*Directives*
• 1. In the political blog excerpt, why does the writer think a filibuster-proof majority may be within reach?
• 2. According to the political blog excerpt, whose Iowa press secretary was Eric Woolson during the 1988 run?
• 3. Pick up the political blog excerpt after its final sentence and keep writing.

*Given passage*
Believe it or not, this could add Mississippi to the list of potential Democratic pick-ups in 2008. Haley Barbour, the Republican governor, will get to pick a candidate now, but there’ll be a special election next year. Both Attorney General Jim Hood and former AG Mike Moore are potential candidates; it’d be an uphill battle, closer to the current races in Kentucky and Oregon than to those in New Mexico or Virginia, but it’s possible. Given as there are four more or less guaranteed pick-ups (New Mexico, Virginia, New Hampshire, and Colorado), two toss-ups (Minnesota and Alaska if Begich runs), and five leaning Republican but possible (Kentucky, Maine, Mississippi Oklahoma, Oregon), it seems like a filibuster-proof majority may be within reach. It’ll be tough, but it’s possible.

Oh, Whacking Day


Richard Nixon was one of Eric Woolson’s more notable snake hunting instructors.

Mike Huckabee has some strange staffers:

Even Huckabee appears to have been caught unprepared by the sudden turn of events. His Iowa state director is in Costa Rica hunting snakes over the Thanksgiving weekend and won’t return to the state until tomorrow.

Um, right. This person appears to be Eric Woolson, who weirdly enough got his start in politics working as Joe Biden’s Iowa press secretary during his 1988 run. He then worked for Terry Branstad, the Republican governor there, in the mid-90s, and ran Bush’s communications operation in Iowa in 2000. And now he’s helping out Huckabee. And hunting snakes in Central America. Politics is a weird business.

*Dataset*
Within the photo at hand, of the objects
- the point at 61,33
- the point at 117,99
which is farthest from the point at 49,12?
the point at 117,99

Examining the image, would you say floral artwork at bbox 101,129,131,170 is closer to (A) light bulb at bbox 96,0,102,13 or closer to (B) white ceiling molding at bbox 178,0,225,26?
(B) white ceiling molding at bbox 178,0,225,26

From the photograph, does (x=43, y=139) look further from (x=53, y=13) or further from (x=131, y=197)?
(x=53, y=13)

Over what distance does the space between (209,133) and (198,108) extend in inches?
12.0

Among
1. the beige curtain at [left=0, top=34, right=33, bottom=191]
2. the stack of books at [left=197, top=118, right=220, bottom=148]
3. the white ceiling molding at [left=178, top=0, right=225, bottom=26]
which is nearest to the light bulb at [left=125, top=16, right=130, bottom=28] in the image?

*Answers to the problems*
• 1. The writer counts four more or less guaranteed Democratic pick-ups (New Mexico, Virginia, New Hampshire, and Colorado) and two toss-ups (Minnesota, and Alaska if Begich runs). Five more races lean Republican but are possible. With that many seats in play, the writer says a filibuster-proof majority may be within reach, though it will be tough.

• 2. Joe Biden's.

• 3.
Rudd Wins

The Australian Labor Party has won the 2007 federal elections there by a landslide margin, making leader Kevin Rudd the new Prime Minister; current PM (and key Bush ally) John Howard even lost his own seat in parliament. I’d like to say this is payback for Howard bashing Obama earlier this year, but it seems his opposition to Kyoto and unions were more critical. If only we had a political system where those were the issues that decided the Presidency.
Howard was PM for 11 years, during which time my former neighbor Bill Bryson wrote In a Sunburned Country. Here’s what Bryson had to say about Howard (pg. 60-61):

In 1996 the prime minister, John Howard, caused a stir after his election by declining to live in Canberra. He would, he announced, continue to reside in Sydney and commute to Canberra as duties required. As you can imagine, this caused an uproar among Canberra’s citizens, presumably because they hadn’t thought of that themselves. What made this particularly interesting is that John Howard is by far the dullest man in Australia. Imagine a very committed funeral home director – someone whose burning ambition from the age of eleven was to be a funeral home director, whose proudest achievement in adulthood was to be elected president of the Queanbeyan and District Funeral Home Directors Association – then halve his personality and halve it again, and you have pretty well got John Howard. When a man as outstandingly colorless as John Howard turns his nose up at a place, you know it must be worth a look.

We’ll miss you, Howie.

One More On Board

Mike Kinsley endorses Obama:

My candidate, at least at the moment, is Obama. When I hear him discussing issues, I hear intelligence and reflection and almost a joy in thinking it through. (Okay, not all issues. He obviously gets no joy over driver’s licenses for illegal immigrants.) That willingness, even eagerness, to figure things out seems to me more valuable than any amount of experience in allowing issues to wash over you as they do our incumbent president.

Kinsley’s easily my favorite op-ed columnist, and has been as long as I’ve read the Post and Slate, so this is pretty cool. And he makes a good point: as much credit as Hillary gets for being a wonk, Obama has a genuine curiosity about and interest in policy, something sorely lacking in the White House’s current resident.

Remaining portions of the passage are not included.